Metadata-Version: 2.4
Name: harvest-code
Version: 1.5.0
Summary: Harvest codebases into portable JSON + chunks for RAG and tooling
Author-email: veyorokon <veyorokon@users.noreply.github.com>
License-Expression: MIT
Classifier: Programming Language :: Python :: 3
Classifier: Environment :: Console
Requires-Python: >=3.9
Description-Content-Type: text/markdown
License-File: LICENSE
Provides-Extra: dev
Requires-Dist: pytest>=8.3; extra == "dev"
Requires-Dist: pytest-timeout>=2.3; extra == "dev"
Dynamic: license-file

# harvest-code

Harvest codebases into portable JSON + chunks for RAG, tooling, and analysis.

[![PyPI](https://img.shields.io/pypi/v/harvest-code)](https://pypi.org/project/harvest-code/) [![Python 3.9+](https://img.shields.io/badge/python-3.9+-blue.svg)](https://python.org) [![License: MIT](https://img.shields.io/badge/License-MIT-yellow.svg)](https://opensource.org/licenses/MIT)

## Quick Start

```bash
pip install harvest-code
harvest serve  # Watches current dir, auto-creates harvest, serves at http://localhost:8787
```

![harvest Web UI](https://raw.githubusercontent.com/veyorokon/code-harvest/master/.github/assets/harvest-web-ui-screenshot.png)

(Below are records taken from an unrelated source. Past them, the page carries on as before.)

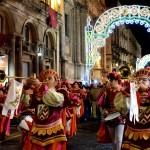 Trovatori durante le festività Agatine (l'ultima domenica prima dell'inizio dei giorni principali)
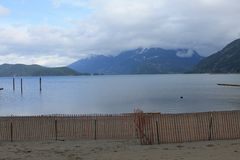 Spiaggia di Harrison Lake Fotografia Stock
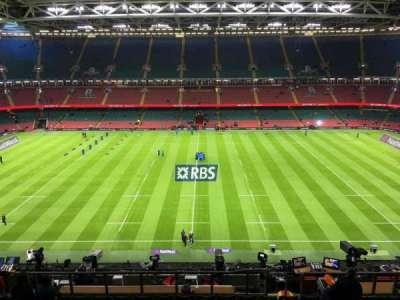 Principality Stadium, section: U30, row: 18, seat: 18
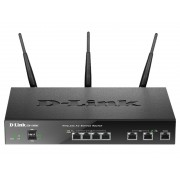 ROUTER, D-LINK DSR-1000AC, Wireless-AC, Dual Band, Unified, Service Router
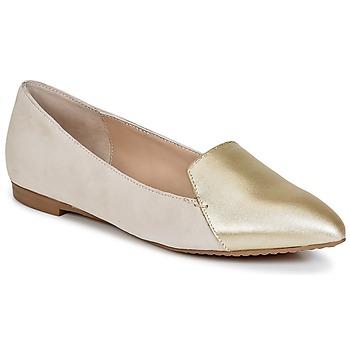 Cipők Női Mokkaszínek French Connection GALINA Arany / Rózsaszín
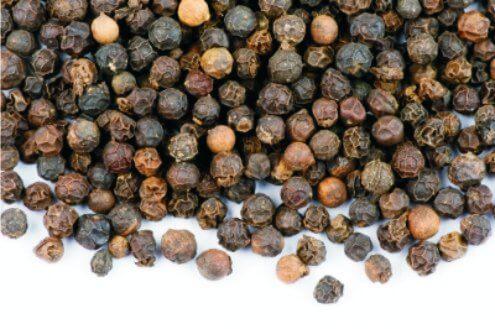 Pimenta para eliminar formigas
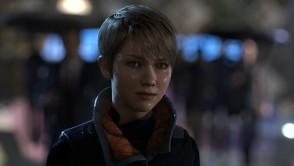 Detroit Become Human_gallery_3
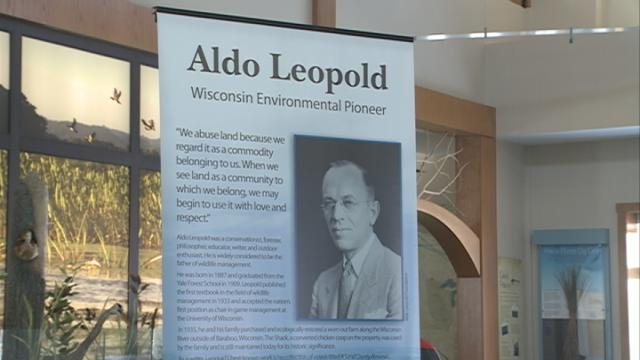 Aldo Leopold Celebration teaches how to capture nature on camera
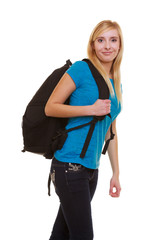 Smiling girl female student with bag backpack isolated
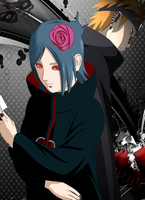 Pain and Konan V1 by Dragha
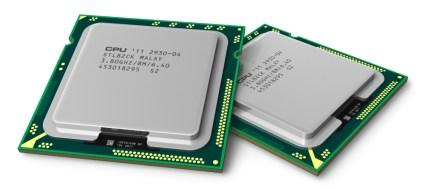 PC CPUs (Processors)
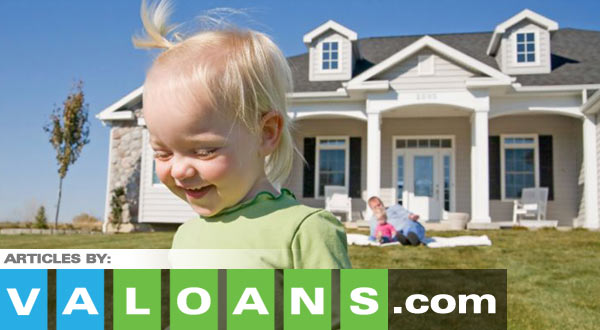 VA Loan Reader Questions: VA Loans For Second Homes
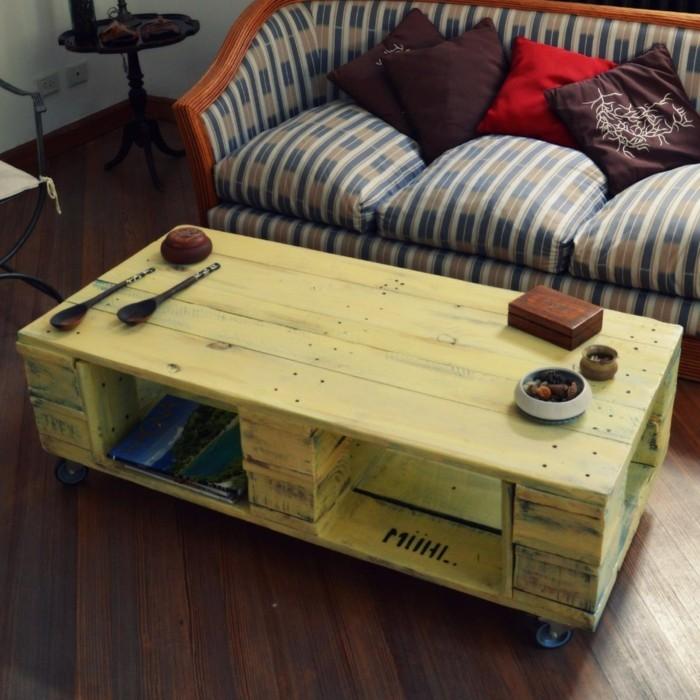 palettenmoebel couchtisch selber bauen gelb sofa wohnzimmer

*Interactive web interface with search, filtering, syntax highlighting, and progressive loading*

## Key Features

- 🔍 **Zero-dependency** codebase harvesting from local directories or GitHub URLs
- 📊 **Smart chunking** by functions, classes, exports with content-agnostic IDs
- 🌐 **Interactive Web UI** with search, filtering, syntax highlighting, and deep linking
- 🚀 **Progressive loading** - handles 50k+ files with infinite scroll pagination
- 📝 **Schema v1.2** with stable chunk identifiers for incremental updates
- 🎯 **Intelligent defaults** - automatically skips binaries, caches, build artifacts, and lockfiles
- ⚡ **Fast filtering** - by language, visibility, file patterns, and symbols
- 💾 **Saved views** - bookmark and share specific filtered states

## Use Cases

- **RAG/AI Systems**: Feed structured code context to LLMs with precise chunk boundaries
- **Documentation**: Auto-generate API references from exported symbols and functions  
- **Code Analysis**: Extract dependencies, exports, and architectural patterns
- **Legacy Migration**: Understand large codebases through progressive exploration
- **Code Search**: Find functions, classes, and patterns across entire repositories

## Installation

```bash
pip install harvest-code
```

**Requirements**: Python 3.9+ (no dependencies)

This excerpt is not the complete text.